The researchers investigated sediments from Lake Ørn in Denmark and managed to quantify, for the first time, how the availability of sulfate and iron controls anaerobic oxidation of methane in freshwater sediments.

Their findings provide new insight into the microbial processes that regulate methane emissions from lakes, wetlands, and other aquatic environments.

Freshwater environments like lakes are often considered important natural contributors to climate change, because methane is released from the water surface. Often, one can see the methane leave the water as bubbles that burst once they reach the surface, releasing methane directly into the air.

But according to the researchers, a considerable amount of methane could very well be consumed in the sediment.

“If this mechanism was not at play, more methane would leave the lakes”, says corresponding author Alina Mostovaya. 

The researchers describe the mechanism as an underappreciated methane sink that should be considered when making models for balancing production and consumption of methane in freshwater environments.

The driver of the investigated methane consumption in the studied Lake Ørn is microbial activity. Certain microbes use sulfate and iron in the sediment to consume methane under oxygen-free conditions.

Neither sulfate nor iron are rare elements in freshwater sediments. Sulfate may, for example, enter with rain and runoff from soils, nearby fertilized fields, wastewater or seawater intrusion. Iron is one of the most abundant elements on Earth and may come from weathering of rocks and soil or is carried by rivers and groundwater. 

The methane-consuming microbes at play belong to the archaeal group ‘Candidatus Methanoperedenaceae, and they appear to be quite efficient even in low-resource freshwater environments:

“Our work in Lake Ørn shows that even relatively low concentrations of sulfate can support efficient methane removal in freshwater sediments,” says co-author Michael Wind-Hansen.

The researchers found that sulfate-dependent methane oxidation in Lake Ørn operates efficiently at sulfate concentrations in the low micromolar range — far lower than typical values reported from marine systems. This suggests freshwater microbial communities have evolved high-affinity strategies for scavenging scarce resources.

The team also showed that iron-dependent methane oxidation requires relatively high concentrations of reactive iron minerals, but nevertheless represents an important pathway for methane removal in the lake.

Their experiments further revealed that dissolved organic compounds resembling natural humic substances can shuttle electrons between microbes and iron minerals, significantly stimulating methane oxidation under certain conditions.

“These electron-shuttling compounds may help microorganisms take advantage of iron minerals that would otherwise be difficult to use,” Alina Mostovaya says, “That means natural organic matter may play a dual role in many freshwater environments, both as a source of methane and as a regulator of methane consumption and emissions.”
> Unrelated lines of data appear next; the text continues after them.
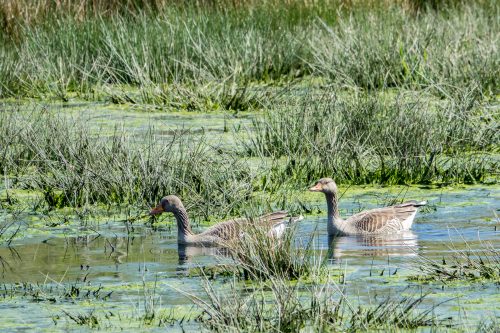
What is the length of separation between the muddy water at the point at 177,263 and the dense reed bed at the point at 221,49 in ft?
13.7

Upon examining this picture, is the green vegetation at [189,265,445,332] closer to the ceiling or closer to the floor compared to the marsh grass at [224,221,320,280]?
closer to the ceiling

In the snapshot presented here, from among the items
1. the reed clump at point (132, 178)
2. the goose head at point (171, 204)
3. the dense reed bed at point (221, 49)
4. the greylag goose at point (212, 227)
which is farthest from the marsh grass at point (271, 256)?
the dense reed bed at point (221, 49)

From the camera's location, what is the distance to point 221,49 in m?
16.0

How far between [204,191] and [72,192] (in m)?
1.07

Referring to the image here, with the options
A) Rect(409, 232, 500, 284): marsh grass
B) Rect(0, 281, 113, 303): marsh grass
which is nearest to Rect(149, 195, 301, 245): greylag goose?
Rect(0, 281, 113, 303): marsh grass

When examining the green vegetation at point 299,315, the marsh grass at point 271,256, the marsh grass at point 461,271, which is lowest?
the marsh grass at point 461,271

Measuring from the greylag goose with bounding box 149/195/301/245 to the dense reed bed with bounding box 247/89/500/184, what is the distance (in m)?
1.62

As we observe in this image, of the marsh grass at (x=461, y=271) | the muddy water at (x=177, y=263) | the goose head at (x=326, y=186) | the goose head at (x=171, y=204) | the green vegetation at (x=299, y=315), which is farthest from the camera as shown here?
the goose head at (x=326, y=186)

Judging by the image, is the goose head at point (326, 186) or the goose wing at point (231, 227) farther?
the goose head at point (326, 186)

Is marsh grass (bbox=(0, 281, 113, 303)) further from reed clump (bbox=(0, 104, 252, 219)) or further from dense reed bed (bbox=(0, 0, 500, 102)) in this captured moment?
dense reed bed (bbox=(0, 0, 500, 102))

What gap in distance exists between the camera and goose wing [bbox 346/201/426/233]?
931 cm

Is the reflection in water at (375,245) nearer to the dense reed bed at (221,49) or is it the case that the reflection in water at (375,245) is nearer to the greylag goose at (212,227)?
the greylag goose at (212,227)

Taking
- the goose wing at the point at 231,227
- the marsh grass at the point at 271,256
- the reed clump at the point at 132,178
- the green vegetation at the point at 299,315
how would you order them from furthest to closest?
the reed clump at the point at 132,178 < the goose wing at the point at 231,227 < the marsh grass at the point at 271,256 < the green vegetation at the point at 299,315

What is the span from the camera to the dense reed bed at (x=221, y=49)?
48.4 feet
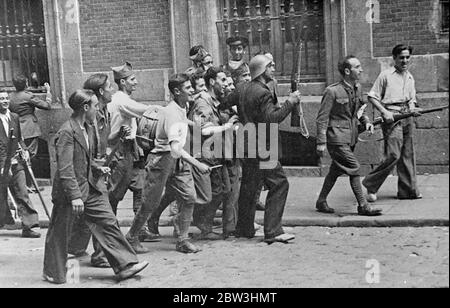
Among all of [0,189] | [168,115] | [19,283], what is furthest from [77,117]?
[0,189]

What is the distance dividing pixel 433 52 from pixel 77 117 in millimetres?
5845

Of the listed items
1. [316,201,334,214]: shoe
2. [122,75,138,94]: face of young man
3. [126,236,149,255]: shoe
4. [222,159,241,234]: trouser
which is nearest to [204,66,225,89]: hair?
[122,75,138,94]: face of young man

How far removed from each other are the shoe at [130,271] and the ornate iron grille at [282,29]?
5763 millimetres

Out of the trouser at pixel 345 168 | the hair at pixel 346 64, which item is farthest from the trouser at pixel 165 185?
the hair at pixel 346 64

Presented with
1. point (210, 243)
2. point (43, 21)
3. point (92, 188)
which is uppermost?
point (43, 21)

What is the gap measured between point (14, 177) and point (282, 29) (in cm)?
492

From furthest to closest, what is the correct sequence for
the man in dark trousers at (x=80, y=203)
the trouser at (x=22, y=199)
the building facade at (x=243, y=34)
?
1. the building facade at (x=243, y=34)
2. the trouser at (x=22, y=199)
3. the man in dark trousers at (x=80, y=203)

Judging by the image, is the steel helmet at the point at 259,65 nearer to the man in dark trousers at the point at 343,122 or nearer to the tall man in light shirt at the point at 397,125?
the man in dark trousers at the point at 343,122

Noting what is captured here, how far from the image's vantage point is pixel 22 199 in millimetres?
9281

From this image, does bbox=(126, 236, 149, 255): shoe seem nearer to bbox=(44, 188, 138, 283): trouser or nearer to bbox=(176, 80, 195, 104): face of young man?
bbox=(44, 188, 138, 283): trouser

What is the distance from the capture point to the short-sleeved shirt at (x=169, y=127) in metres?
7.59

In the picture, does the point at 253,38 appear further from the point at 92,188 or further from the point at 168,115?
the point at 92,188

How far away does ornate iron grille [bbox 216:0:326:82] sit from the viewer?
11.8m

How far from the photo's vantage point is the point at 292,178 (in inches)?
461
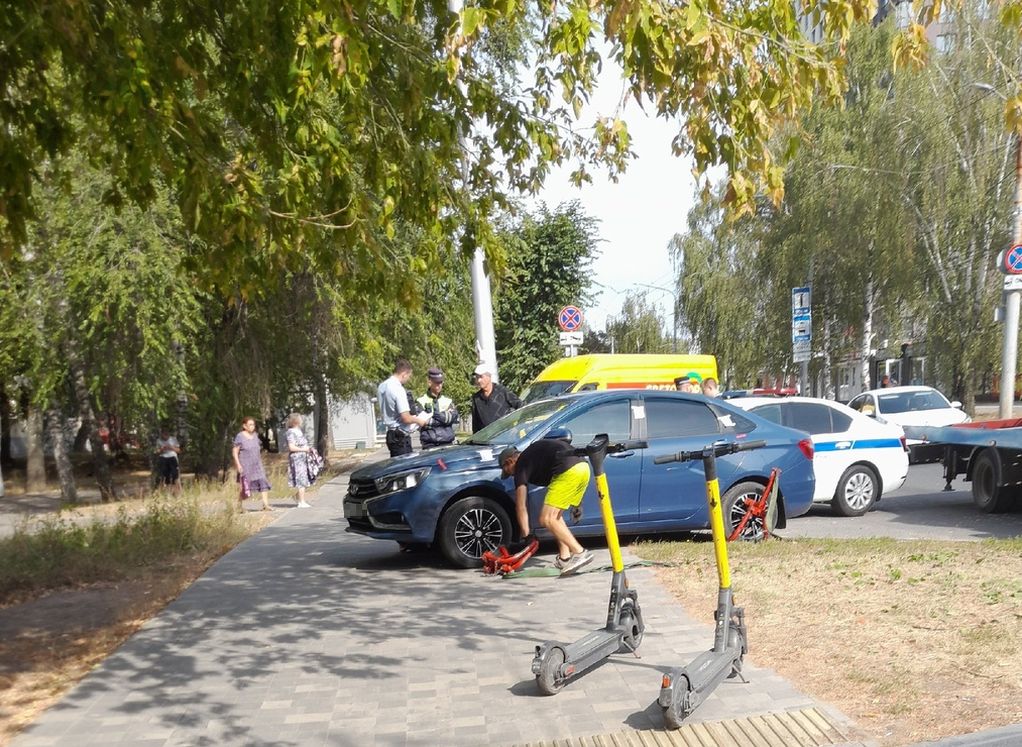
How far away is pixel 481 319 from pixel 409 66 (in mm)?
5455

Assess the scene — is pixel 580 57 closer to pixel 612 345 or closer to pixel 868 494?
pixel 868 494

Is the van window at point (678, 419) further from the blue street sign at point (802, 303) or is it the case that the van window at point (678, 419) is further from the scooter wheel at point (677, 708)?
the blue street sign at point (802, 303)

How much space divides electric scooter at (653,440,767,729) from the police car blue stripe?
7830 mm

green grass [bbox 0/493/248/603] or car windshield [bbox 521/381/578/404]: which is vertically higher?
car windshield [bbox 521/381/578/404]

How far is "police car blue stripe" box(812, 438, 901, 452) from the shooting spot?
13625mm

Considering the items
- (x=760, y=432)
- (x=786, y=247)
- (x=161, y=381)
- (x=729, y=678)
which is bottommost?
(x=729, y=678)

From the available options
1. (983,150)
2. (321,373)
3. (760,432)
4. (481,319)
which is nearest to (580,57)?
(760,432)

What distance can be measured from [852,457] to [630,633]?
26.5 ft

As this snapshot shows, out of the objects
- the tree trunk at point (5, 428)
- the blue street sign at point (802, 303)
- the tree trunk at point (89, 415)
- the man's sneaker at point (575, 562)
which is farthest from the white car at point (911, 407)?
the tree trunk at point (5, 428)

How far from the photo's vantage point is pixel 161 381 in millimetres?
20031

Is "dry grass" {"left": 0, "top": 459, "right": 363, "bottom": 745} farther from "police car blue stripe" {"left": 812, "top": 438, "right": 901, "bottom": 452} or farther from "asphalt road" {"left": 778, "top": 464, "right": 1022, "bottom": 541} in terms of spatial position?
"police car blue stripe" {"left": 812, "top": 438, "right": 901, "bottom": 452}

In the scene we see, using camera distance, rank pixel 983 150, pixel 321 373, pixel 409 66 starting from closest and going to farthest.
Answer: pixel 409 66 → pixel 321 373 → pixel 983 150

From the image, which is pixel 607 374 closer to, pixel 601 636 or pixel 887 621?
pixel 887 621

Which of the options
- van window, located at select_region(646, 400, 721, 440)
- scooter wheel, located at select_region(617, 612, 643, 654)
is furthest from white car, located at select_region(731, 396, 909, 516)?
scooter wheel, located at select_region(617, 612, 643, 654)
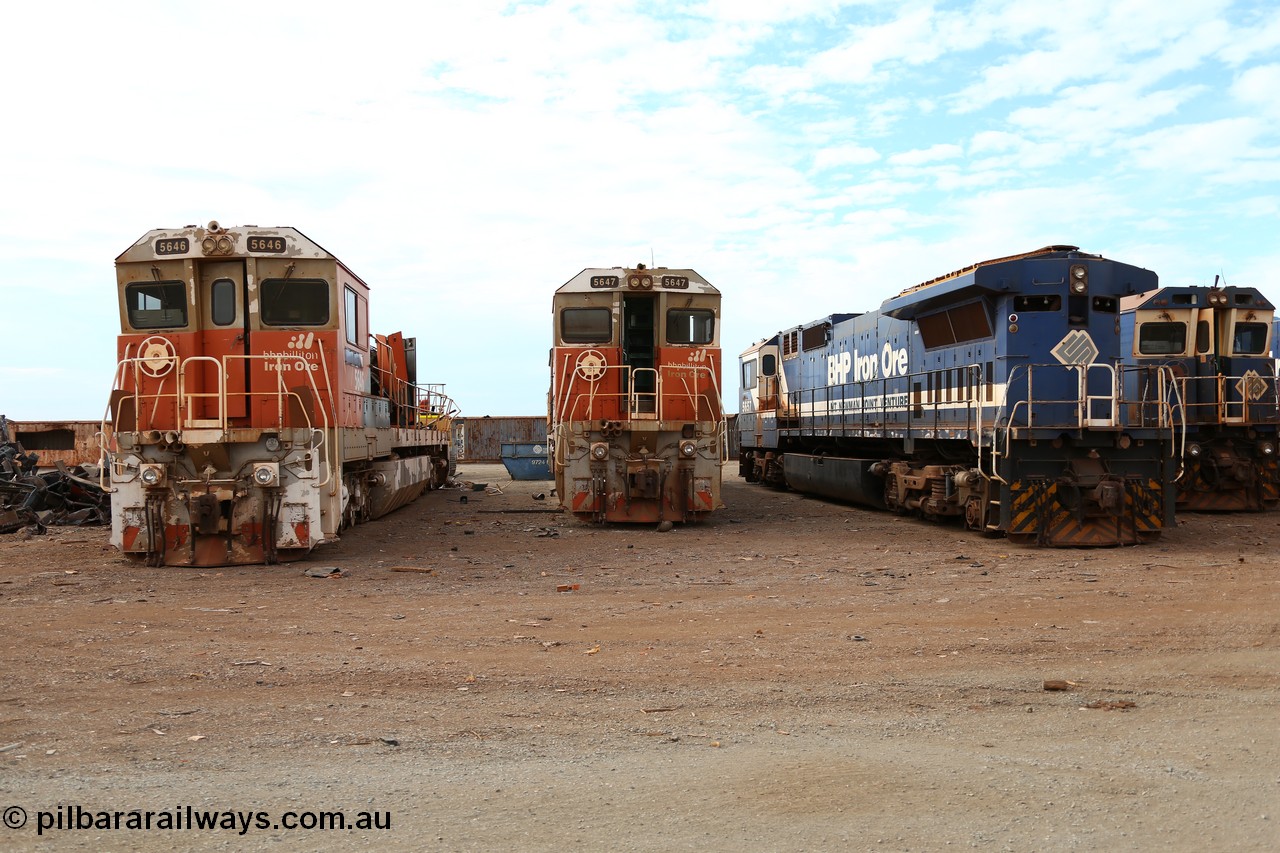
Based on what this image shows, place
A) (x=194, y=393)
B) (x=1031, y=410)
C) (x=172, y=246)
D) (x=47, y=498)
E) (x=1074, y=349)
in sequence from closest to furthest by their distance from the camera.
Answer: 1. (x=194, y=393)
2. (x=172, y=246)
3. (x=1031, y=410)
4. (x=1074, y=349)
5. (x=47, y=498)

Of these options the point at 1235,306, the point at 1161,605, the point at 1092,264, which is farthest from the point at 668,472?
the point at 1235,306

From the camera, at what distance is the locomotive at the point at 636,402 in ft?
51.4

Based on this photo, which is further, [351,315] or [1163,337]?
[1163,337]

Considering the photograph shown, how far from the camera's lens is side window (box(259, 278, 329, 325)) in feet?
42.0

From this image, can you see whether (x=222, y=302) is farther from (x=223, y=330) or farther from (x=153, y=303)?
(x=153, y=303)

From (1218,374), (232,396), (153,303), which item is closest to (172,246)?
(153,303)

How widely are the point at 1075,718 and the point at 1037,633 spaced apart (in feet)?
7.76

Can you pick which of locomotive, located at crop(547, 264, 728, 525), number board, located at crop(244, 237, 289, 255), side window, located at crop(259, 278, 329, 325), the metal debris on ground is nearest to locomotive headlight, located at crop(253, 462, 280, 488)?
the metal debris on ground

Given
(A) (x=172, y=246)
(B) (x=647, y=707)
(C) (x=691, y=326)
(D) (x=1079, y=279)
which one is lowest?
(B) (x=647, y=707)

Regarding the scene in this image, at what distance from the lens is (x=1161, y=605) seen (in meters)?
9.21

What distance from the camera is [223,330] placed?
12.8 meters

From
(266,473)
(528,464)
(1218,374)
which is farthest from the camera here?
(528,464)

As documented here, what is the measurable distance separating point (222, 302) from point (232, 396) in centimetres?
121

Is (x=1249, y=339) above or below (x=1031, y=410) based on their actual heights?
above
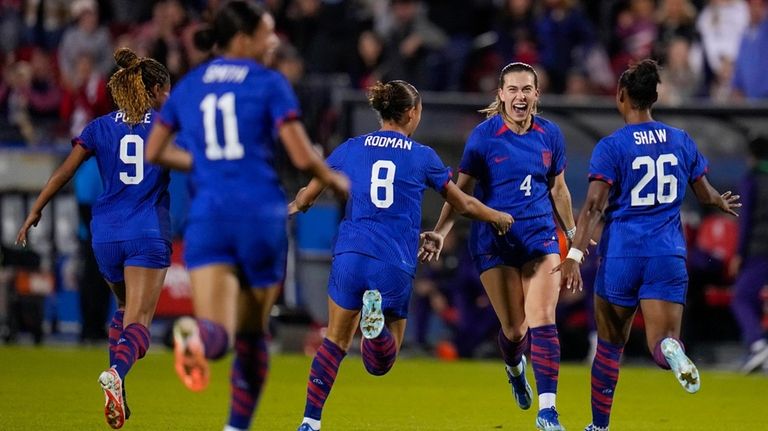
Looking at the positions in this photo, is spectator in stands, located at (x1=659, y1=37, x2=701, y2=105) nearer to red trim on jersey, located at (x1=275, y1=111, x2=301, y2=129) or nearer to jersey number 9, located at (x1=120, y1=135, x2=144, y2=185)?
jersey number 9, located at (x1=120, y1=135, x2=144, y2=185)

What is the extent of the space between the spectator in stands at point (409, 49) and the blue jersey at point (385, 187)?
11.0 metres

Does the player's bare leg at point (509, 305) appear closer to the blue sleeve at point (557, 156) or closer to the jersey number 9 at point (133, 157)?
the blue sleeve at point (557, 156)

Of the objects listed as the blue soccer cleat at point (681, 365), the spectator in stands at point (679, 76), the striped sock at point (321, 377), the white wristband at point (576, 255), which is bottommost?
the striped sock at point (321, 377)

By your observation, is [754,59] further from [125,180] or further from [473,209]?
[125,180]

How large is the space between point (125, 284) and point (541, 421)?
3.02 metres

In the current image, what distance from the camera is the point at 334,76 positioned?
841 inches

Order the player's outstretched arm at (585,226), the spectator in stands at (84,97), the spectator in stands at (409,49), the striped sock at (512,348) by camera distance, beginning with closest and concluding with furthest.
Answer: the player's outstretched arm at (585,226) < the striped sock at (512,348) < the spectator in stands at (409,49) < the spectator in stands at (84,97)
The findings have broader implications beyond a single Danish lake.

“We expect that the same pattern can be found in many other lakes and freshwater environments in other parts of the world, so this is a factor that should be considered when making global models of methane production, consumption, and emissions in these environments”, says Professor Bo Thamdrup.

Journal Limnology and Oceanography, April 23, 2026: Kinetics of sulfate- and iron-dependent anaerobic methane oxidation in freshwater lake sediment. doi: 10.1002/lno.70373. Authors: Alina Mostovaya, Michael Wind-Hansen, Bo Thamdrup.

The study was financed by the European Research Council (project NOVAMOX) and the Independent Research Fund Denmark.